--- PROBLEM TO WORK ON ---
Return the records below word for word.

----------

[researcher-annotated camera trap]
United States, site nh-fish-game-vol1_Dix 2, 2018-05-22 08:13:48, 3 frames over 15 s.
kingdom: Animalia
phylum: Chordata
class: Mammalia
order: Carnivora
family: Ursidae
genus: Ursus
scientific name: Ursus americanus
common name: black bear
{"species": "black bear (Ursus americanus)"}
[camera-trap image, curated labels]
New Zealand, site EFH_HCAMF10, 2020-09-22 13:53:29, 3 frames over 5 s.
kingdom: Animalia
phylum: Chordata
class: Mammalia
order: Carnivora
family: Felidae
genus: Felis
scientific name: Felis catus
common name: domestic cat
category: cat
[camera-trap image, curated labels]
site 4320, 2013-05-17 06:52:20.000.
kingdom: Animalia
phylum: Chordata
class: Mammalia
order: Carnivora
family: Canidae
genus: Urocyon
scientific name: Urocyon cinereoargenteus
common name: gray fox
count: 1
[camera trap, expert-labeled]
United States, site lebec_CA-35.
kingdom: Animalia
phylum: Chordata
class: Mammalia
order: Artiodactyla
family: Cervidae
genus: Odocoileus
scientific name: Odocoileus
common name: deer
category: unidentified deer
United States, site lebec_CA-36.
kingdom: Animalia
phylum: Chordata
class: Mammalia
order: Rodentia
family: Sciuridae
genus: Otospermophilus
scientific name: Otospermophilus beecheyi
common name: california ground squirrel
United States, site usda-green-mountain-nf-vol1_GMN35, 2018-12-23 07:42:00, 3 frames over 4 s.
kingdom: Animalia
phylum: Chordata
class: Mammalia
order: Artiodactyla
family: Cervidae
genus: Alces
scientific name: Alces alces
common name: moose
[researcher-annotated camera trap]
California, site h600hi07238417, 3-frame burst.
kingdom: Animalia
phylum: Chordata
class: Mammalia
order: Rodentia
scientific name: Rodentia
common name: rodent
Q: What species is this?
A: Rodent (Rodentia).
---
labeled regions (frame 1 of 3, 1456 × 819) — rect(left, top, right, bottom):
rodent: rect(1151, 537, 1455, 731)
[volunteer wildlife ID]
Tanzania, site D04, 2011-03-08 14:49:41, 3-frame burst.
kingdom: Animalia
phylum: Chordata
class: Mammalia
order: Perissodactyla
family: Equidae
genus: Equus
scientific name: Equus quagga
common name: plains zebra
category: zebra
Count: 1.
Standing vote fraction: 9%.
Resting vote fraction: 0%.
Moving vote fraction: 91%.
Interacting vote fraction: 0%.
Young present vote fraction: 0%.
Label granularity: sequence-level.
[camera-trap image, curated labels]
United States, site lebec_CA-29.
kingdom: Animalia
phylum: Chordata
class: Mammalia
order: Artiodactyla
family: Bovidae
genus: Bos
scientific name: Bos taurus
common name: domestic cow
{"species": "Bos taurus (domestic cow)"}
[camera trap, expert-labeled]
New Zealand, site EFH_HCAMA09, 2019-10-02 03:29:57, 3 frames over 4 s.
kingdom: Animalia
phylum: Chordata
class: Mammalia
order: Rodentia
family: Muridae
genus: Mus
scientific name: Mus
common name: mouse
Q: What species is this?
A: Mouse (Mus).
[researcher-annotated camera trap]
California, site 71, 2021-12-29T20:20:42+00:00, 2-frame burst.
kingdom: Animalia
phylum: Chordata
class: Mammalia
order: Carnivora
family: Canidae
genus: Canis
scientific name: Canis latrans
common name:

----------

--- ANSWER FOR THIS EXERCISE ---
[researcher-annotated camera trap]
United States, site nh-fish-game-vol1_Dix 2, 2018-05-22 08:13:48, 3 frames over 15 s.
kingdom: Animalia
phylum: Chordata
class: Mammalia
order: Carnivora
family: Ursidae
genus: Ursus
scientific name: Ursus americanus
common name: black bear
{"species": "black bear (Ursus americanus)"}
[camera-trap image, curated labels]
New Zealand, site EFH_HCAMF10, 2020-09-22 13:53:29, 3 frames over 5 s.
kingdom: Animalia
phylum: Chordata
class: Mammalia
order: Carnivora
family: Felidae
genus: Felis
scientific name: Felis catus
common name: domestic cat
category: cat
[camera-trap image, curated labels]
site 4320, 2013-05-17 06:52:20.000.
kingdom: Animalia
phylum: Chordata
class: Mammalia
order: Carnivora
family: Canidae
genus: Urocyon
scientific name: Urocyon cinereoargenteus
common name: gray fox
count: 1
[camera trap, expert-labeled]
United States, site lebec_CA-35.
kingdom: Animalia
phylum: Chordata
class: Mammalia
order: Artiodactyla
family: Cervidae
genus: Odocoileus
scientific name: Odocoileus
common name: deer
category: unidentified deer
United States, site lebec_CA-36.
kingdom: Animalia
phylum: Chordata
class: Mammalia
order: Rodentia
family: Sciuridae
genus: Otospermophilus
scientific name: Otospermophilus beecheyi
common name: california ground squirrel
United States, site usda-green-mountain-nf-vol1_GMN35, 2018-12-23 07:42:00, 3 frames over 4 s.
kingdom: Animalia
phylum: Chordata
class: Mammalia
order: Artiodactyla
family: Cervidae
genus: Alces
scientific name: Alces alces
common name: moose
[researcher-annotated camera trap]
California, site h600hi07238417, 3-frame burst.
kingdom: Animalia
phylum: Chordata
class: Mammalia
order: Rodentia
scientific name: Rodentia
common name: rodent
Q: What species is this?
A: Rodent (Rodentia).
---
labeled regions (frame 1 of 3, 1456 × 819) — rect(left, top, right, bottom):
rodent: rect(1151, 537, 1455, 731)
[volunteer wildlife ID]
Tanzania, site D04, 2011-03-08 14:49:41, 3-frame burst.
kingdom: Animalia
phylum: Chordata
class: Mammalia
order: Perissodactyla
family: Equidae
genus: Equus
scientific name: Equus quagga
common name: plains zebra
category: zebra
Count: 1.
Standing vote fraction: 9%.
Resting vote fraction: 0%.
Moving vote fraction: 91%.
Interacting vote fraction: 0%.
Young present vote fraction: 0%.
Label granularity: sequence-level.
[camera-trap image, curated labels]
United States, site lebec_CA-29.
kingdom: Animalia
phylum: Chordata
class: Mammalia
order: Artiodactyla
family: Bovidae
genus: Bos
scientific name: Bos taurus
common name: domestic cow
{"species": "Bos taurus (domestic cow)"}
[camera trap, expert-labeled]
New Zealand, site EFH_HCAMA09, 2019-10-02 03:29:57, 3 frames over 4 s.
kingdom: Animalia
phylum: Chordata
class: Mammalia
order: Rodentia
family: Muridae
genus: Mus
scientific name: Mus
common name: mouse
Q: What species is this?
A: Mouse (Mus).
[researcher-annotated camera trap]
California, site 71, 2021-12-29T20:20:42+00:00, 2-frame burst.
kingdom: Animalia
phylum: Chordata
class: Mammalia
order: Carnivora
family: Canidae
genus: Canis
scientific name: Canis latrans
common name:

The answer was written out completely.